Агент скосил взгляд на экран. Сид выпил глоток остывшего кофе. Ему было нетрудно понять, что вопросы задает Гиперцентрал. Теперь он чувствовал себя странно спокойным. Партия была, разумеется, проиграна изначально.
На кону стояло нечто колоссальное и нелепое. Его собственная жизнь. До него никогда еще не доходило, какую чертову цену она имеет, насколько сам он цепляется за свои ощущения и мысли. В этот миг он понял, что с ними связано упорное и шаткое чувство возможности. Внезапно он увидел конец пути, извилистой дороги, вдоль которой он побросал столько возможностей: не исключено, что он просто долго и слепо шел к самоубийству.
Он выложил все.
Он рассказал про Нарковойну. Про войну банд, про несуществующего противника. Про убийства, которые сам совершал под высшим покровительством тех, кого общественное мнение считало правыми. Обычный передел рынка, кровавый захват. Безумная идея в ряду других безумных идей.
Он рассказал про «Инносенс». Он рассказал про Глюка.

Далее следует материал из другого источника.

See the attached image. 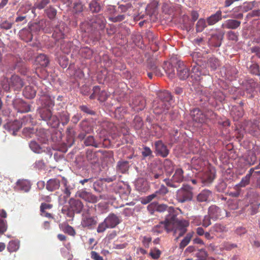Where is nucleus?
<instances>
[{
    "label": "nucleus",
    "mask_w": 260,
    "mask_h": 260,
    "mask_svg": "<svg viewBox=\"0 0 260 260\" xmlns=\"http://www.w3.org/2000/svg\"><path fill=\"white\" fill-rule=\"evenodd\" d=\"M60 187V181L58 179L53 178L49 179L46 184V189L50 191L58 189Z\"/></svg>",
    "instance_id": "30"
},
{
    "label": "nucleus",
    "mask_w": 260,
    "mask_h": 260,
    "mask_svg": "<svg viewBox=\"0 0 260 260\" xmlns=\"http://www.w3.org/2000/svg\"><path fill=\"white\" fill-rule=\"evenodd\" d=\"M7 126L10 131H13V135H15L16 132H17L21 127L22 122L18 120H16L12 122L8 123Z\"/></svg>",
    "instance_id": "36"
},
{
    "label": "nucleus",
    "mask_w": 260,
    "mask_h": 260,
    "mask_svg": "<svg viewBox=\"0 0 260 260\" xmlns=\"http://www.w3.org/2000/svg\"><path fill=\"white\" fill-rule=\"evenodd\" d=\"M171 107V103L155 101L153 104V112L155 114H166Z\"/></svg>",
    "instance_id": "6"
},
{
    "label": "nucleus",
    "mask_w": 260,
    "mask_h": 260,
    "mask_svg": "<svg viewBox=\"0 0 260 260\" xmlns=\"http://www.w3.org/2000/svg\"><path fill=\"white\" fill-rule=\"evenodd\" d=\"M132 105L134 111L139 112L144 109L146 102L143 97L138 96L133 100Z\"/></svg>",
    "instance_id": "20"
},
{
    "label": "nucleus",
    "mask_w": 260,
    "mask_h": 260,
    "mask_svg": "<svg viewBox=\"0 0 260 260\" xmlns=\"http://www.w3.org/2000/svg\"><path fill=\"white\" fill-rule=\"evenodd\" d=\"M206 54H204L200 51H194L191 53V56L195 64L200 66L205 67L206 65Z\"/></svg>",
    "instance_id": "13"
},
{
    "label": "nucleus",
    "mask_w": 260,
    "mask_h": 260,
    "mask_svg": "<svg viewBox=\"0 0 260 260\" xmlns=\"http://www.w3.org/2000/svg\"><path fill=\"white\" fill-rule=\"evenodd\" d=\"M202 67L195 64L192 66L191 71L189 73L191 78L196 81H199L201 76L207 75L206 73L203 72L201 70Z\"/></svg>",
    "instance_id": "19"
},
{
    "label": "nucleus",
    "mask_w": 260,
    "mask_h": 260,
    "mask_svg": "<svg viewBox=\"0 0 260 260\" xmlns=\"http://www.w3.org/2000/svg\"><path fill=\"white\" fill-rule=\"evenodd\" d=\"M135 186L136 189L142 192H145L149 188L148 182L143 178H139L136 182Z\"/></svg>",
    "instance_id": "25"
},
{
    "label": "nucleus",
    "mask_w": 260,
    "mask_h": 260,
    "mask_svg": "<svg viewBox=\"0 0 260 260\" xmlns=\"http://www.w3.org/2000/svg\"><path fill=\"white\" fill-rule=\"evenodd\" d=\"M99 0H92L89 4V8L92 13H98L101 9Z\"/></svg>",
    "instance_id": "43"
},
{
    "label": "nucleus",
    "mask_w": 260,
    "mask_h": 260,
    "mask_svg": "<svg viewBox=\"0 0 260 260\" xmlns=\"http://www.w3.org/2000/svg\"><path fill=\"white\" fill-rule=\"evenodd\" d=\"M170 232H173V235L176 236V240L183 236L187 232L189 222L185 219L179 220L174 213L170 214Z\"/></svg>",
    "instance_id": "1"
},
{
    "label": "nucleus",
    "mask_w": 260,
    "mask_h": 260,
    "mask_svg": "<svg viewBox=\"0 0 260 260\" xmlns=\"http://www.w3.org/2000/svg\"><path fill=\"white\" fill-rule=\"evenodd\" d=\"M98 223V218L96 216H92L88 213L83 214L81 220V225L83 228H87L91 229L94 228Z\"/></svg>",
    "instance_id": "9"
},
{
    "label": "nucleus",
    "mask_w": 260,
    "mask_h": 260,
    "mask_svg": "<svg viewBox=\"0 0 260 260\" xmlns=\"http://www.w3.org/2000/svg\"><path fill=\"white\" fill-rule=\"evenodd\" d=\"M59 116V122H61L62 125L67 124L70 120V115L68 112L66 111H63L58 114Z\"/></svg>",
    "instance_id": "47"
},
{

Про Глюка, который подписал себе смертный приговор, пробравшись туда, в Гиперцентрал, где хранилась книга. Книга, которая их обоих научила видеть мир. Глюк пришел раньше его — сначала в Херитедж, а потом сюда — наверняка.
Он знал и еще кое-что. Его опасное знание простиралось далеко. Он знал, за каким занятием Охрана информации провела ночь после блэкаута. Он присутствовал при странных похоронах несчастных толстяков. Теперь он знал, что это было.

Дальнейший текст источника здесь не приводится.